I’m reading a book titled “Flux: 8 Superpowers for Thriving in Constant Change”. The author, April Rinne, opens by explaining what the book is about. It’s not another book on change management, “rather, it is about reorienting one’s attitude towards uncertainty and the unknown, and learning to see every change as an opportunity, not a threat…”. 

I have studied change management, and, broadly, I enjoy the discipline. I’m well-versed in change management theories; I’m even a certified change practitioner through Prosci. But I need a new way to look at change. The way I’ve been approaching it isn’t working. I need a new paradigm, and I think this book will offer it. 

I just completed “7 Habits of Highly Effective People” by Stephen Covey. His text focuses on establishing tried-and-true principles that don’t change even though everything else around you might. It’s early, but I think April’s text shows you one path to developing said principles. I can’t remember how I learned about this book, but I’m glad I did.

In the book’s introduction, she recounts a life-changing experience: one year away from college graduation, she learns that her parents died in a car accident the day before. She writes, 

“In that moment, time stood still: the future was going to be wildly different than I’d imagined, or that my parents imagined, or than it had looked a year earlier, or even an hour earlier.”

– April Rinne

I was a few years younger when I had a similarly traumatic experience, and I had a similar reaction. I didn’t know what to do, and I felt I didn’t have anywhere to turn for support. I didn’t have the wisdom I do now that could help me reframe the experience into something meaningful. I’d just assumed my best years – at 18, of all ages – were behind me. 

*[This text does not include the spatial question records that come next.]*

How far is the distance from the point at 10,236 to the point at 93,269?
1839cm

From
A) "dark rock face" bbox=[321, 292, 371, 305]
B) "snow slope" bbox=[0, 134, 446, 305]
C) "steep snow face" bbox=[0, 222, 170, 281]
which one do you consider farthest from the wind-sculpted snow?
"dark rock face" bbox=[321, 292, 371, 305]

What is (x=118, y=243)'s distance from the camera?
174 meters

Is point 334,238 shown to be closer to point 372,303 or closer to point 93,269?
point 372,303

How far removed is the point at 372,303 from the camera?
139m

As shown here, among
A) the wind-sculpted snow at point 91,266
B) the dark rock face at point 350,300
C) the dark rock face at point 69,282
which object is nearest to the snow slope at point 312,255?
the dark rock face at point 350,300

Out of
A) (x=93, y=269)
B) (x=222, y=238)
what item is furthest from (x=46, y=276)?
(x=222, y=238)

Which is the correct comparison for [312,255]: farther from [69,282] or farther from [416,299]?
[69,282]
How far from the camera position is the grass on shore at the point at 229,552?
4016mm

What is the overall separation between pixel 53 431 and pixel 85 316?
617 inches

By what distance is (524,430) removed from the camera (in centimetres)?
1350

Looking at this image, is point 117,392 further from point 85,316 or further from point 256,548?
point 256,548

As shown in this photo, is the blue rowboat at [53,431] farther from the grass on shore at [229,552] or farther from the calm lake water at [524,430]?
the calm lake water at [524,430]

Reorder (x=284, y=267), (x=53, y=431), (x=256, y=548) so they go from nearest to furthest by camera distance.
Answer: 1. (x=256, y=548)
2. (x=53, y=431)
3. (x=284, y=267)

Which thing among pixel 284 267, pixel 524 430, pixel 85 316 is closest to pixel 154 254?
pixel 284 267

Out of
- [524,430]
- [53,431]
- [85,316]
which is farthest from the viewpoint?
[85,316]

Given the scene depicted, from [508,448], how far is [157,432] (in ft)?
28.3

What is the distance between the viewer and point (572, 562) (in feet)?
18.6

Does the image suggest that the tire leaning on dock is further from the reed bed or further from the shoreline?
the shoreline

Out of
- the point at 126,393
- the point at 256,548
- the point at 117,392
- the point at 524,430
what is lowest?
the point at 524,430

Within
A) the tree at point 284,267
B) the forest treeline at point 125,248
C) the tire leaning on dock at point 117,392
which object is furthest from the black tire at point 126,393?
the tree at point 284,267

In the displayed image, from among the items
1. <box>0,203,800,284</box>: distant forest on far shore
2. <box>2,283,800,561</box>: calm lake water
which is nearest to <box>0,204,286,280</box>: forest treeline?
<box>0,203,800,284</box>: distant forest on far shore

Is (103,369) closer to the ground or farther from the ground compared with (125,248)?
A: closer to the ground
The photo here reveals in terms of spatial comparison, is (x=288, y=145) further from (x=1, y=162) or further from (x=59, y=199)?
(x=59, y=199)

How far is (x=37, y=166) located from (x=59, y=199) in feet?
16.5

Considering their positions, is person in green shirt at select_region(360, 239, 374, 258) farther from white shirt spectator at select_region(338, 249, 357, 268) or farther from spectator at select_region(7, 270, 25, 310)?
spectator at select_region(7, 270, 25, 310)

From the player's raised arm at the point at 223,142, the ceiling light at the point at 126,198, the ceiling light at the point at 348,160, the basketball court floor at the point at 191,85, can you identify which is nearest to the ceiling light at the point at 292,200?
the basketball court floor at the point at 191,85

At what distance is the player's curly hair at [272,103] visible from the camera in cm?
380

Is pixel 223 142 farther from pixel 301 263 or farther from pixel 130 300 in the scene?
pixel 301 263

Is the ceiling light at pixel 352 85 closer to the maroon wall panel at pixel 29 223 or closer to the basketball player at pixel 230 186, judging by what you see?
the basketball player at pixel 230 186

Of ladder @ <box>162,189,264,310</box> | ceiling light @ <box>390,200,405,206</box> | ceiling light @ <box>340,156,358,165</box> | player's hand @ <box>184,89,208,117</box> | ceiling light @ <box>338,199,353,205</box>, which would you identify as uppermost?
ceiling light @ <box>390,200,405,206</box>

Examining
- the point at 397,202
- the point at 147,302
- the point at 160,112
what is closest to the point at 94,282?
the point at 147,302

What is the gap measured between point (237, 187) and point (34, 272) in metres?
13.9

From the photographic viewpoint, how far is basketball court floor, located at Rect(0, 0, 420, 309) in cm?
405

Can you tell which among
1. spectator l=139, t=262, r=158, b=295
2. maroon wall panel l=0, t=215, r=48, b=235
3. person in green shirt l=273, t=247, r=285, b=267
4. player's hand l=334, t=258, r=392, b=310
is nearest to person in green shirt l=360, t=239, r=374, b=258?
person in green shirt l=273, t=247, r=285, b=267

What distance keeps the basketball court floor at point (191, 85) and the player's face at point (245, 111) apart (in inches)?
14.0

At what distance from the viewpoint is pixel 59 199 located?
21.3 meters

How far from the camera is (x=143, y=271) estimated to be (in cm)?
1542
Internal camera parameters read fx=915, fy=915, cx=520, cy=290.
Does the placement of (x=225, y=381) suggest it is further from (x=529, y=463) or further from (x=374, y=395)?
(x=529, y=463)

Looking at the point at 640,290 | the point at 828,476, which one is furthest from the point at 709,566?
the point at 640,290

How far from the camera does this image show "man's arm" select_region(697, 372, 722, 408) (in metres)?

This earth-shattering type of change, though, happens to people every day. It’s not always death or an illness; sometimes, it’s related to a job, friendship, or something else. But change is always happening. I get tired of hearing it, but it’s true – change is the only constant. And you’d think we’d be better with change since it happens so often, but I don’t think we are. Rinne asserts that: 

“The pace of change has never been as fast as it today, and yet, it is likely to never again be this slow. 

– April Rinne

That’s freaking terrifying. 

She goes on to say:

“The future is not more stable; the future is more uncertain.”

– April Rinne

Geez, lady. That’s depressing and unsettling. If that’s true, my current unsuccessful approach to managing change will be completely unsustainable. And I think it’s true. So, if this amount of change is happening, whether I want it to or not, I need to get better at managing it.